Her form is perfect, but her squat technique could use some work, i.e. she could go much lower (she doesn't even get to parallel and she should given her age and gender).
Most people shouldn't squat like they are sitting in a chair. The cue is not "butt back", but rather "butt between the legs". Powerlifters (with gear) doing low bar squats are an exception and in that case, when the butt goes back, the cue is "point your nipples toward the floor" (while keeping the back rigid).
That's not to say that when doing front squats or high bar "olympic" squats your chest should be down. To the contrary, in these forms, your chest should be (relatively) upright with head facing forward (not up).

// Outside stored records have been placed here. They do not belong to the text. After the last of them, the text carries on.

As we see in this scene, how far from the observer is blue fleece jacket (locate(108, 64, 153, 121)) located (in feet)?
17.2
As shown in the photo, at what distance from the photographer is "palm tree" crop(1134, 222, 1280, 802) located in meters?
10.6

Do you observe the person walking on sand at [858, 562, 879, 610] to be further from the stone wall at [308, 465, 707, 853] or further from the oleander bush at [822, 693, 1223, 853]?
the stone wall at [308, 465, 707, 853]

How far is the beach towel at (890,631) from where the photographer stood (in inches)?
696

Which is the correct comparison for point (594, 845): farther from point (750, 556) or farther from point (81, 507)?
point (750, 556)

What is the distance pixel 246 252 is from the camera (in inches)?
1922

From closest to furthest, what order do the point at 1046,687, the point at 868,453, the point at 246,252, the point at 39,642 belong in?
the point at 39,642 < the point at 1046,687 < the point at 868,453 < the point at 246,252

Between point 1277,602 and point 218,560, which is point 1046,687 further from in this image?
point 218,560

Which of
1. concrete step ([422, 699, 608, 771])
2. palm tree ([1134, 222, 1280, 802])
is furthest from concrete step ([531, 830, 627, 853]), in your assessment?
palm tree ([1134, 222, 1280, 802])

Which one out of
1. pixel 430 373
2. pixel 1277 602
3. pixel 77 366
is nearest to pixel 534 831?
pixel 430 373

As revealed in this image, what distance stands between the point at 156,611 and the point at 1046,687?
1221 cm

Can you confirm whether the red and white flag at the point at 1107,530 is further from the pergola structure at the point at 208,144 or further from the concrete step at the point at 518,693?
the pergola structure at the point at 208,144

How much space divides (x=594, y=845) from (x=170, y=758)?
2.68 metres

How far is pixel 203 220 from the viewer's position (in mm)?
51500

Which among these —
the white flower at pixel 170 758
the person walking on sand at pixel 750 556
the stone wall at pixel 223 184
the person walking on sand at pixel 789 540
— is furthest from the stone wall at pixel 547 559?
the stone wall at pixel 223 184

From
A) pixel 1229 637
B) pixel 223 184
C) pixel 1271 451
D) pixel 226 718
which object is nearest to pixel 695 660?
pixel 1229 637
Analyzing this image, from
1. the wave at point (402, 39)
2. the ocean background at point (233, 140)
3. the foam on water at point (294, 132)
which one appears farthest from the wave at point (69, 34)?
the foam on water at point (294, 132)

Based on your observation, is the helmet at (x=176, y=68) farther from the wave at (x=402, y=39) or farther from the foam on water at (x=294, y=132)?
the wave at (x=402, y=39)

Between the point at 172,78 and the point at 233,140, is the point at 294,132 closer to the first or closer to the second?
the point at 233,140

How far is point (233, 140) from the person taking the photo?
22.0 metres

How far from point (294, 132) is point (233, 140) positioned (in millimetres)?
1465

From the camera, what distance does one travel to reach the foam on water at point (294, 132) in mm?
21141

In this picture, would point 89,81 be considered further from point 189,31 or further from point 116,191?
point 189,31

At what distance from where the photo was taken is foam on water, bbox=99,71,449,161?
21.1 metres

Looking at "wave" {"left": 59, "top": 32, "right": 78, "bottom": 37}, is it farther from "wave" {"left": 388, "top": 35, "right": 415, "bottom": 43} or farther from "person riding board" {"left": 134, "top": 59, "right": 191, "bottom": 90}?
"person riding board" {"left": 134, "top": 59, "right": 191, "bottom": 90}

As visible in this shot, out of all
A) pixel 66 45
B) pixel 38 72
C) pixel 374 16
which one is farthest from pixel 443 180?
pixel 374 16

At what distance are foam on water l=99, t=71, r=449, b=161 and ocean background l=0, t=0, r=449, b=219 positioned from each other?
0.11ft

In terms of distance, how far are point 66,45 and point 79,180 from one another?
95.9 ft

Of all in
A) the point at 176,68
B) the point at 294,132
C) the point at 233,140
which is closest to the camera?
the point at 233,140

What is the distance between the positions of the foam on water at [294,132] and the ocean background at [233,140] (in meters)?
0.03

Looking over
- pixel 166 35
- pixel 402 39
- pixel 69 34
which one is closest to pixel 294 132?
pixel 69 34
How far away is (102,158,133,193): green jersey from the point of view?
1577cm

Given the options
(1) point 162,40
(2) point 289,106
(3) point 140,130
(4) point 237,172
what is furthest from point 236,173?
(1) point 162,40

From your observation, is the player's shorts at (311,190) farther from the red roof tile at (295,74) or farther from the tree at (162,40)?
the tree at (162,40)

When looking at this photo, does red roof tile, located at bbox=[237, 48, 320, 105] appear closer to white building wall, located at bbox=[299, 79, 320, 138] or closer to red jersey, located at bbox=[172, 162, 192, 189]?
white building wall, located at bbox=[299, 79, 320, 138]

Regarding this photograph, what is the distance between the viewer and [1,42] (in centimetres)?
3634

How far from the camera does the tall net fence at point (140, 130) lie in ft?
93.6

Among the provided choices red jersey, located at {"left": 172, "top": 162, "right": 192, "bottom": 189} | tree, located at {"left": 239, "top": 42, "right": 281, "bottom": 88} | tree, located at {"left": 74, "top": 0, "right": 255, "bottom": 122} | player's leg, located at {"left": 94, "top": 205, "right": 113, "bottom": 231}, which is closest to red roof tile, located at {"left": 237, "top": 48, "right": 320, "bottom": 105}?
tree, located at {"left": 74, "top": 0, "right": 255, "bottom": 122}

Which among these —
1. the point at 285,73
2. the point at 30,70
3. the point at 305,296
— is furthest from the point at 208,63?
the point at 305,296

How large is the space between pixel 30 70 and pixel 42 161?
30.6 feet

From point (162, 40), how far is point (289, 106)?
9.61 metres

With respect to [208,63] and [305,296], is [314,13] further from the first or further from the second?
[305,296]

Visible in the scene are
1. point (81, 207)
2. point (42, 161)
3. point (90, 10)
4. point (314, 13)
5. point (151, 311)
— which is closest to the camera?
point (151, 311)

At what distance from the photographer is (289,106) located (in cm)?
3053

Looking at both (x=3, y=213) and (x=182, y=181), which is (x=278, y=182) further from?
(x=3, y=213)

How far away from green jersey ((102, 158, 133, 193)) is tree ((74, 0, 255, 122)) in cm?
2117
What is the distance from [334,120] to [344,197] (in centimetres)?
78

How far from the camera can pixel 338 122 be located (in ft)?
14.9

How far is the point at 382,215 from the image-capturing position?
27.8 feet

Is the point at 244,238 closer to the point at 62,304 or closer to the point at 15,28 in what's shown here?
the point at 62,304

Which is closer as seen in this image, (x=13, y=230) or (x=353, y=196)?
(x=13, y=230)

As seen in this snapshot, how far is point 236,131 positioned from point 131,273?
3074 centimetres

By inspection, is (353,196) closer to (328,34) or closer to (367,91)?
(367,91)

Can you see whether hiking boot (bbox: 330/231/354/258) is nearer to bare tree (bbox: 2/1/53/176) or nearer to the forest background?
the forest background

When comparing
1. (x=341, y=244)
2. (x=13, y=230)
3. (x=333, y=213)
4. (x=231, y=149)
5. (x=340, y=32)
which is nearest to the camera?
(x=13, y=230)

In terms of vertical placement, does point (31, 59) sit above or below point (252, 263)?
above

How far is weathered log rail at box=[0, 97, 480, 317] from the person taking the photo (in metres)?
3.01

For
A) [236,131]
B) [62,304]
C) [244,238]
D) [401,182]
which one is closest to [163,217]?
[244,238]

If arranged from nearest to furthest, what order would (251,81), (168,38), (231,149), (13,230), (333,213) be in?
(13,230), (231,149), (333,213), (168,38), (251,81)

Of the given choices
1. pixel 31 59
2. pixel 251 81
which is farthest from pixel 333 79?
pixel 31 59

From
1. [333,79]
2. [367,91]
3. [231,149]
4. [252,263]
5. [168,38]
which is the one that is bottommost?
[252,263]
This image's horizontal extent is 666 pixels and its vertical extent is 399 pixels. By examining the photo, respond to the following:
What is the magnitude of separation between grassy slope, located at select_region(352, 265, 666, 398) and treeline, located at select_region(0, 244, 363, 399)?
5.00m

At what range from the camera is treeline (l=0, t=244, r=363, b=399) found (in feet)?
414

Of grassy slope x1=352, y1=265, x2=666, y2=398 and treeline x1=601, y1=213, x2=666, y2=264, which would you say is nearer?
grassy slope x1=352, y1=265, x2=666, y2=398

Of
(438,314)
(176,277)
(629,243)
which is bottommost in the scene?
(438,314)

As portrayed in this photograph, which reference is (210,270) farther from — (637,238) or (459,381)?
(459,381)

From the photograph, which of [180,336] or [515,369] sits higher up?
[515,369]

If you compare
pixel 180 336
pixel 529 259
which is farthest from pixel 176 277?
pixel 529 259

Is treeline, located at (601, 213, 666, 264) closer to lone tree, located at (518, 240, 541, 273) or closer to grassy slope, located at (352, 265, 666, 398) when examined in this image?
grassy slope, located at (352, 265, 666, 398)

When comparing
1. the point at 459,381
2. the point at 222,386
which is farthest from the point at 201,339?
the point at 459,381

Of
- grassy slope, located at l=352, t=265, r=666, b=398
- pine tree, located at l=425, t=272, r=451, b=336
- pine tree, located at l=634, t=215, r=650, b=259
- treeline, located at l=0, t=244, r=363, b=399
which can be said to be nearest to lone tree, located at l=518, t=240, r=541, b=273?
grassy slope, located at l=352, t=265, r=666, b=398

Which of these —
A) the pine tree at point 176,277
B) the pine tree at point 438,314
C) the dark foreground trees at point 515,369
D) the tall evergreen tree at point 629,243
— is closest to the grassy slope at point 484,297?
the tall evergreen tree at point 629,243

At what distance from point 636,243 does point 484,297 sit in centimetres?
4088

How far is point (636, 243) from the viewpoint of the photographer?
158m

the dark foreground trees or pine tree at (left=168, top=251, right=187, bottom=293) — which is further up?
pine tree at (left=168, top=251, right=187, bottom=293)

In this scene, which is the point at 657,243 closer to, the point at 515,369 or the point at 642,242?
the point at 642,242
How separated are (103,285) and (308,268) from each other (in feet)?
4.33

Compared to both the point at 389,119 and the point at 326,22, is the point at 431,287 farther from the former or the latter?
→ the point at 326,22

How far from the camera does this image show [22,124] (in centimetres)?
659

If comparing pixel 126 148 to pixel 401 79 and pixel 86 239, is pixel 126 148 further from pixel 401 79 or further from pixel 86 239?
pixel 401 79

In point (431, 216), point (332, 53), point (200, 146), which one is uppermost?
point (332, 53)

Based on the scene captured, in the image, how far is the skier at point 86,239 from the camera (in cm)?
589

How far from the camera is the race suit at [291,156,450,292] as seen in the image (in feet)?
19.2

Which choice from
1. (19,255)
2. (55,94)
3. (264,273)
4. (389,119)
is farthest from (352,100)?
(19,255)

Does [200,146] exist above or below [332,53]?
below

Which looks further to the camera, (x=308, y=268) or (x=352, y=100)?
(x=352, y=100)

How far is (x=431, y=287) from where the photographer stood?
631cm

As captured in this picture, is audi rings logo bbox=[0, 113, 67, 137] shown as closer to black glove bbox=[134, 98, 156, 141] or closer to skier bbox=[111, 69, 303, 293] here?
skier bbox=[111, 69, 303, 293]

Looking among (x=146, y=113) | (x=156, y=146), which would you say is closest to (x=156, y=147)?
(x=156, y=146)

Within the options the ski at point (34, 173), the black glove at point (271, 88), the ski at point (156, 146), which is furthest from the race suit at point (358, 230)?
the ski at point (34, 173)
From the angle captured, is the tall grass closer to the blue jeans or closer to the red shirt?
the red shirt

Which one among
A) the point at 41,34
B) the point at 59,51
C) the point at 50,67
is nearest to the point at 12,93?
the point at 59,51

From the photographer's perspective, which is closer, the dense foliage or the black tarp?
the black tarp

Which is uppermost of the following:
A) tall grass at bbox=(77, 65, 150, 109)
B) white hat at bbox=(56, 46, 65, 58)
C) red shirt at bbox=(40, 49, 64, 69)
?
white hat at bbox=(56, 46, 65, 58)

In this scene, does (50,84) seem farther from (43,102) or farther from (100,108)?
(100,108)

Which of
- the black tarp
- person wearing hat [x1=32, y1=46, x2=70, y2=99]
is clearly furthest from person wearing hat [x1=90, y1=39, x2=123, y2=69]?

The purpose of goblet squats is to teach correct patterning, not to build strength. The patterning is that you squat BETWEEN YOUR LEGS rather than sitting back in a chair.
Now, some people who follow Mark Rippetoe with THINK that he says to bend at the waist and push the butt back. He does - if your a geared powerlifter. But most people on this forum don't fall into that category - I once did (sans the gear), but that was decades ago and now 90% of my equating is either front squats or single leg variations.
For most people (especially men) over 40, if you cue them to push the butt way back, you end up with something that looks more like a good morning than a squat.
I think you're misrepresenting Rippetoe's low bar back squat advocacy. First off, Mark does not teach geared lifters. He teaches beginners who do not use or need gear. Secondly, due to the basic physics involved in a LBBS you will assume a position that has a more inclined back to keep the bar over the mid foot. Third, the LBBS is initiated with a break of the knees and hips, not just"hips back". Lastly, the LBBS is preferred by Mark due to the fact that you have to use your posterior chain, using the largest muscles, giving you the greatest training effect.
Sorry, I didn't mean to advocate Mark Rippetoe as the final answer when it comes to squats or preferred exercises. Along with many others, I find much of his stuff useful, but also much of his stuff wrong. He's VERY dogmatic and opinionated and relies more on "we've always done it this way" than using science to advance his training philosophy.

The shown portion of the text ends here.